EXERCISE: Please reproduce exactly the lines that begin the listing below, up to and including the line where "United States, site archbold_FL-07." occurs.

EXERCISE INPUT:

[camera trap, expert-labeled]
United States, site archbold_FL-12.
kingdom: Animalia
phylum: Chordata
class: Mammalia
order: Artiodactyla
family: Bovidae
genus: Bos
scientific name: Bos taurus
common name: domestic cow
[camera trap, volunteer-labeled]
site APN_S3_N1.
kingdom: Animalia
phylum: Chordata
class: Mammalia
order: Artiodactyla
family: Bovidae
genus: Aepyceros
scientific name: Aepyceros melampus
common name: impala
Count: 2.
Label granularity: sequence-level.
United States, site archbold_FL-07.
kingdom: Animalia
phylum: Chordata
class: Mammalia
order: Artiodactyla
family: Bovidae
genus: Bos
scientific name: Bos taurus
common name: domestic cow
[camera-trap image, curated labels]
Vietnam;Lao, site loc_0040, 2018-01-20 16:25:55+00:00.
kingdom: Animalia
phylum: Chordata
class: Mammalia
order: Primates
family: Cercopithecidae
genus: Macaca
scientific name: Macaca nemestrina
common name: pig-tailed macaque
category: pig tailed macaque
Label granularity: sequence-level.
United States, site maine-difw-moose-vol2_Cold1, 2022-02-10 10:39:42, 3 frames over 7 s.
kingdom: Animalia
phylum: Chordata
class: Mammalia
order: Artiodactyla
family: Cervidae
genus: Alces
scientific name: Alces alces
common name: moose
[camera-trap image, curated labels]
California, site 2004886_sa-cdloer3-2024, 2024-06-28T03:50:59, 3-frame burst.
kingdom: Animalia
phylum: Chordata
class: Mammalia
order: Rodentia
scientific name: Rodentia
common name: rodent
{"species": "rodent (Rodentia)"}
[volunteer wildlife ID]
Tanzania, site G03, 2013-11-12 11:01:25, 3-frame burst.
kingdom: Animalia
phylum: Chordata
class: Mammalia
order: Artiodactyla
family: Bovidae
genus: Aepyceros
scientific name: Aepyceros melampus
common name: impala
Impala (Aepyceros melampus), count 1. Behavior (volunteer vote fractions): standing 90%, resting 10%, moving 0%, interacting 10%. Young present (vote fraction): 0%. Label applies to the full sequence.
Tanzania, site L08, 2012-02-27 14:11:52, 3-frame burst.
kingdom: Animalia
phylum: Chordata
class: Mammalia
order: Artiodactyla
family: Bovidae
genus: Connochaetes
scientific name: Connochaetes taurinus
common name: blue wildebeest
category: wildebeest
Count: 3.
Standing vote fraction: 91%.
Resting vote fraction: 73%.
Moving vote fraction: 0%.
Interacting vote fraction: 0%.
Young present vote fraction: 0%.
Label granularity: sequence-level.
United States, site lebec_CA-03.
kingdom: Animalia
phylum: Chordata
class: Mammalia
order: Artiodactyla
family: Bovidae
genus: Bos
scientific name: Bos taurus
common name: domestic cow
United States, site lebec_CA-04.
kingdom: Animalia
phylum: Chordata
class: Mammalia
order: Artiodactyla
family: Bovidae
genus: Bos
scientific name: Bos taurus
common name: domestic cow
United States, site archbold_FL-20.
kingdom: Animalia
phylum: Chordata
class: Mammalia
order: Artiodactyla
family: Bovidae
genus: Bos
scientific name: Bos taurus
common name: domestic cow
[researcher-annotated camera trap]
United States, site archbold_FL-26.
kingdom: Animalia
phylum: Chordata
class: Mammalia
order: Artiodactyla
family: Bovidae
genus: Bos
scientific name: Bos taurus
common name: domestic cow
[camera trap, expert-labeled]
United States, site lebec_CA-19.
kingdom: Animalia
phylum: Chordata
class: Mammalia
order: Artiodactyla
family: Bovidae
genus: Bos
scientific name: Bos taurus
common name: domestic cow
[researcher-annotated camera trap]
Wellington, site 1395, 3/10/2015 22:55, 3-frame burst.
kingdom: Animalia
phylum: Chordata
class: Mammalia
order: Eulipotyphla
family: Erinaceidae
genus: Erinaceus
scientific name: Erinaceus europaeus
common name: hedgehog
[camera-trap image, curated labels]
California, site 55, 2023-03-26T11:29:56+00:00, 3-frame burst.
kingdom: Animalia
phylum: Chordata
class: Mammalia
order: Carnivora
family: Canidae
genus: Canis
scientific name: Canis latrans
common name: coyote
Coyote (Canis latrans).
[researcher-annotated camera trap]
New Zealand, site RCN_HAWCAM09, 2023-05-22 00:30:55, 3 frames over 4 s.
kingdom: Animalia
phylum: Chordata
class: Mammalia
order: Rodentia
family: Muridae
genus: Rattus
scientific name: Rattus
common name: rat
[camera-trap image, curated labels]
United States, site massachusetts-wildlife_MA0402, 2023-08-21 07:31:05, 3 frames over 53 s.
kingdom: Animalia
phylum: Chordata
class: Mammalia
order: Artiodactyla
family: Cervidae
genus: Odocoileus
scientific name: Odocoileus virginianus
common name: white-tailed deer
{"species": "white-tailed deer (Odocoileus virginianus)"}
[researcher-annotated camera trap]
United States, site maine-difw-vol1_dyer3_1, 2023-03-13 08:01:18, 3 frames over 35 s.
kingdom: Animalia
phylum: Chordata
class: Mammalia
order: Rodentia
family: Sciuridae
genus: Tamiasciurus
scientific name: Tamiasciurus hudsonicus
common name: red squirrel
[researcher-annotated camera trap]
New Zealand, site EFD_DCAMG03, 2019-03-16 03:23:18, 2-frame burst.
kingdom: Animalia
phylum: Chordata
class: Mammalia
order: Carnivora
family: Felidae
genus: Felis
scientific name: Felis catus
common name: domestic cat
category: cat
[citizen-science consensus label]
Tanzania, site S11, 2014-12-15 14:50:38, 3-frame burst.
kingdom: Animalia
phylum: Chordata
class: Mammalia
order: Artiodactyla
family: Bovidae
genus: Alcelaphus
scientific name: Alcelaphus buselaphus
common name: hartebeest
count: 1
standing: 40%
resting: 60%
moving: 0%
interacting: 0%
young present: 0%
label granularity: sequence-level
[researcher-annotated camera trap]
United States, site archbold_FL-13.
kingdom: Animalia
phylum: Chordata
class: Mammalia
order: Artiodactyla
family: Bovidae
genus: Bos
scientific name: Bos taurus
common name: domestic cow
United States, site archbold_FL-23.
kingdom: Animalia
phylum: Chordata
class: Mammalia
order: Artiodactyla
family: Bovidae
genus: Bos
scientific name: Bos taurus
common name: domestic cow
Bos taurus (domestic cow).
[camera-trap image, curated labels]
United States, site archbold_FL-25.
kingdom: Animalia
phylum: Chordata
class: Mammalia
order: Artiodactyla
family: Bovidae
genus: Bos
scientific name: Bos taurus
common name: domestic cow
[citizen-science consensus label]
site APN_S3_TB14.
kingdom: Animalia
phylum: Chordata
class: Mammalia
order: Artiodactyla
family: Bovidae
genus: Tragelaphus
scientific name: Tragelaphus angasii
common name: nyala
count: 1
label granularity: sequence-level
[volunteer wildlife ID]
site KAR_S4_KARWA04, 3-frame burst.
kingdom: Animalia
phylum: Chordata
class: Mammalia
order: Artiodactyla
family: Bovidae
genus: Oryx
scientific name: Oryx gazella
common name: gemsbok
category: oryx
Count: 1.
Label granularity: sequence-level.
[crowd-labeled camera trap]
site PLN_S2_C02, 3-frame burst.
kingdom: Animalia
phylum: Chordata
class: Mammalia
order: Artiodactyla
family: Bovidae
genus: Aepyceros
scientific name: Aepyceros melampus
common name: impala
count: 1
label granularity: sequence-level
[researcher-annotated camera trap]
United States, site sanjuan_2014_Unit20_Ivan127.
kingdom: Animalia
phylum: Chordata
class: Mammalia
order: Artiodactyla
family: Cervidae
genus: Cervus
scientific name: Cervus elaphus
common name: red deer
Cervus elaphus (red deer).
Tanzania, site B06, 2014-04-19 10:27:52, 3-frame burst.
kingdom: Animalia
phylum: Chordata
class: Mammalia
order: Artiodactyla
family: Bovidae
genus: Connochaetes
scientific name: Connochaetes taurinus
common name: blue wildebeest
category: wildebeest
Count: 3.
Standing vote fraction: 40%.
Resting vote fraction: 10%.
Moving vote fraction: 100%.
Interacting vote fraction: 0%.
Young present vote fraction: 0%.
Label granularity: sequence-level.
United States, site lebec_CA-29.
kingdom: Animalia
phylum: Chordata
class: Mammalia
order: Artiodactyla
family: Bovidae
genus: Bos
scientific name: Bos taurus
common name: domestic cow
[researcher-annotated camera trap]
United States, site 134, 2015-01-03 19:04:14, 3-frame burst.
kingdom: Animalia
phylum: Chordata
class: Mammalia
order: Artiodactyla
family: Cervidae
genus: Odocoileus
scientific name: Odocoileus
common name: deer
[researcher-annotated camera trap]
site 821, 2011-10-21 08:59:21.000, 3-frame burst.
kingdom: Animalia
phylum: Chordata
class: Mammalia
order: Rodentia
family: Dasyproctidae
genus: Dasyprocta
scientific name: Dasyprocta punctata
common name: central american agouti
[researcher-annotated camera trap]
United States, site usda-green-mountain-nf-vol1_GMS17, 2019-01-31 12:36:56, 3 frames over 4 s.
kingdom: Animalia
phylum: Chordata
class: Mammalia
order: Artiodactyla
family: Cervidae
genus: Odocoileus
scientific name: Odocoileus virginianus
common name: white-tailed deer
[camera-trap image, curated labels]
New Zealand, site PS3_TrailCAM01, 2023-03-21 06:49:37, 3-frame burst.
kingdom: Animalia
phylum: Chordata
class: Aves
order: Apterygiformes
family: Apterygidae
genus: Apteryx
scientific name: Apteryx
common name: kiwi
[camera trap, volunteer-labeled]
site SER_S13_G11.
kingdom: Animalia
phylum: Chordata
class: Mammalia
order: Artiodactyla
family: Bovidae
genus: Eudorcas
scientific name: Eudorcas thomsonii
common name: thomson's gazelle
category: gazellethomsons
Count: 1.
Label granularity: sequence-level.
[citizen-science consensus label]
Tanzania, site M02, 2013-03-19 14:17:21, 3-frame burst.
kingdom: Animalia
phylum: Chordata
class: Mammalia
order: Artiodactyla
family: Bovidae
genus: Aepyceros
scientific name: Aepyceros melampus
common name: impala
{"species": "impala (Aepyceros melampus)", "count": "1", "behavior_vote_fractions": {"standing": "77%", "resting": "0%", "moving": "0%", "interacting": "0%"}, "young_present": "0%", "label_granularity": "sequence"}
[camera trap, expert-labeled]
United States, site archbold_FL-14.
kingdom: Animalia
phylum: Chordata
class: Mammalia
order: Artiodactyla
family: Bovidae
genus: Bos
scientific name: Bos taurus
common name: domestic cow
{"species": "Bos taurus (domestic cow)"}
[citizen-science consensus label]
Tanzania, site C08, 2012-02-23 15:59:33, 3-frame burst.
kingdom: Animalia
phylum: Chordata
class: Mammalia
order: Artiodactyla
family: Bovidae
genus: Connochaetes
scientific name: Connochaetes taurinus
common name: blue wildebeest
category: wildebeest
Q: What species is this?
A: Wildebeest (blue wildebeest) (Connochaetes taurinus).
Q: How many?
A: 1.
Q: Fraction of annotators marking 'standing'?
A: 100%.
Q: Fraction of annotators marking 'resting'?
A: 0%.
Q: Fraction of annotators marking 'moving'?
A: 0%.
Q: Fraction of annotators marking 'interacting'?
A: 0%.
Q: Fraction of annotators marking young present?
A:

SOLVED PROBLEM:
[camera trap, expert-labeled]
United States, site archbold_FL-12.
kingdom: Animalia
phylum: Chordata
class: Mammalia
order: Artiodactyla
family: Bovidae
genus: Bos
scientific name: Bos taurus
common name: domestic cow
[camera trap, volunteer-labeled]
site APN_S3_N1.
kingdom: Animalia
phylum: Chordata
class: Mammalia
order: Artiodactyla
family: Bovidae
genus: Aepyceros
scientific name: Aepyceros melampus
common name: impala
Count: 2.
Label granularity: sequence-level.
United States, site archbold_FL-07.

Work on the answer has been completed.